A: How do you feel about graduating?
OC: I think I’m going to miss being in a space where there are constant engaging academic conversations that happen unintentionally. I really missed meeting up with people after class and continuing those conversations when we switched to Zoom.
A: Is there anything else you want to add about your time at Wesleyan?
OC: I’ve really appreciated how interdisciplinary things can be. Right now I’m doing a general scholarship thesis, and that’s something that I think is pretty unique to Wes. I really wanted to do a data science thesis, so the registrar’s office had to create a thesis tutorial for QAC cause that’s never existed before. Wesleyan’s a school where the administration is willing to work with you.
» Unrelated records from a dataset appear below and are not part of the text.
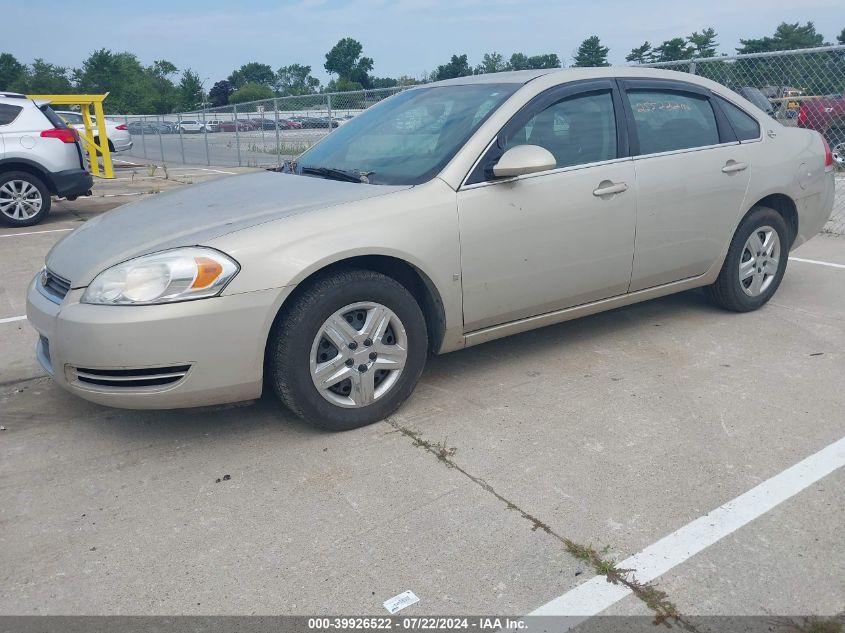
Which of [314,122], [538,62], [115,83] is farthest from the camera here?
[115,83]

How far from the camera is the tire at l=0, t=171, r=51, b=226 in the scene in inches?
374

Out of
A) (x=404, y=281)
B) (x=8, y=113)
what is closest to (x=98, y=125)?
(x=8, y=113)

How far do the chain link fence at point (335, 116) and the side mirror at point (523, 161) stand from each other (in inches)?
87.4

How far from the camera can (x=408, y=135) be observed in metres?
4.16

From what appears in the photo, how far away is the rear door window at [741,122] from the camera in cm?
483

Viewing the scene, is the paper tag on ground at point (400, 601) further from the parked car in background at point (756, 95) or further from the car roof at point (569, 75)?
the parked car in background at point (756, 95)

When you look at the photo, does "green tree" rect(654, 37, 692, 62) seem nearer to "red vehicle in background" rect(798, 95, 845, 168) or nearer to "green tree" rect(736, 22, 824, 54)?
"green tree" rect(736, 22, 824, 54)

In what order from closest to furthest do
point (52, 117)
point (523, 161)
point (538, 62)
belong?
1. point (523, 161)
2. point (52, 117)
3. point (538, 62)

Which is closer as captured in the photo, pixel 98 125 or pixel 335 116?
pixel 335 116

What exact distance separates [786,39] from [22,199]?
4626 centimetres

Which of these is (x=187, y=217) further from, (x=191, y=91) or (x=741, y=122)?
(x=191, y=91)

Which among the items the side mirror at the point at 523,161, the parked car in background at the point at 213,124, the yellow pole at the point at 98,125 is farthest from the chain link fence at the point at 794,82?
the parked car in background at the point at 213,124

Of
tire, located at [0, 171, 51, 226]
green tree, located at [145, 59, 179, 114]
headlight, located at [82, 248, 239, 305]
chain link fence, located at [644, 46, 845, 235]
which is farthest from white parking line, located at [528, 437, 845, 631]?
green tree, located at [145, 59, 179, 114]

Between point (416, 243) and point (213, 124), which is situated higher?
point (213, 124)
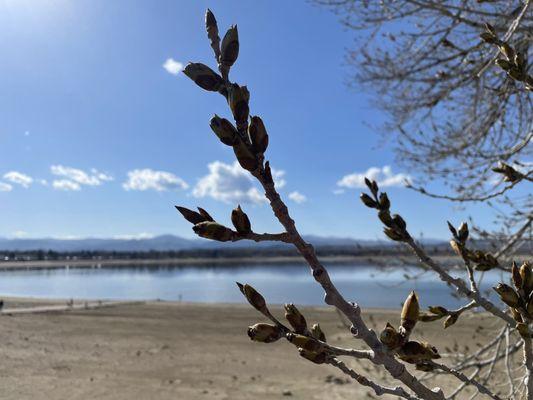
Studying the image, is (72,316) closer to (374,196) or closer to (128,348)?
(128,348)

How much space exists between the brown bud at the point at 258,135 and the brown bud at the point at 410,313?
0.45 metres

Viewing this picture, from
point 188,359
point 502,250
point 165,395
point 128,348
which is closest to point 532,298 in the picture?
point 502,250

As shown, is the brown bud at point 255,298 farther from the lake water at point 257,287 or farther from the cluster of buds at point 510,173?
the lake water at point 257,287

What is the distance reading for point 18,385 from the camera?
38.0 feet

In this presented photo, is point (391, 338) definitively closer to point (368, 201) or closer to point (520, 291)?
point (520, 291)

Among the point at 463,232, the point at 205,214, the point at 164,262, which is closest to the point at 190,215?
the point at 205,214

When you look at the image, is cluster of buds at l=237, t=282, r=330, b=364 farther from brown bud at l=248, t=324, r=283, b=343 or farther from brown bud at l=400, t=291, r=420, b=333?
brown bud at l=400, t=291, r=420, b=333

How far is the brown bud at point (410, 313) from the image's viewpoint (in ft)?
3.48

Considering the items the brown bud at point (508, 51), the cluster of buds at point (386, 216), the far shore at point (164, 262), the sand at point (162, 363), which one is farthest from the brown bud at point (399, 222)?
the far shore at point (164, 262)

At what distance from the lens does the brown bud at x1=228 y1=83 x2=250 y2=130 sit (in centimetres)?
91

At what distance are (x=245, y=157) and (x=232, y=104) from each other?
10 centimetres

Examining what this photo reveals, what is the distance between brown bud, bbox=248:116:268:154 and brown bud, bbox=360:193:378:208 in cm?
83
A: Has there been one professor or class that has been influential for you?
OC: Val Nazzaro in QAC taught my data visualization class, Intro to Data Visualization, and I’ve TAed for her twice now. I think it’s really a class that breaks down the idea that statistics is an exclusive club. I did a final project for her on Taylor Swift and registered as a developer with Spotify to get all their Taylor Swift data and made these visualizations. There was a student who did hers on “The Bachelorette.” It’s really fun.
The last thing I wanted to say was there’s this class I really want to take in the spring called Trump Evangelicals. If Professor Slaughter is reading this, I just really want to get in. It would rock my world if I could take Trump Evangelicals. I currently own the first book on the reading list, Jesus and John Wayne. I am so ready, like, please.
This interview has been edited for length and clarity.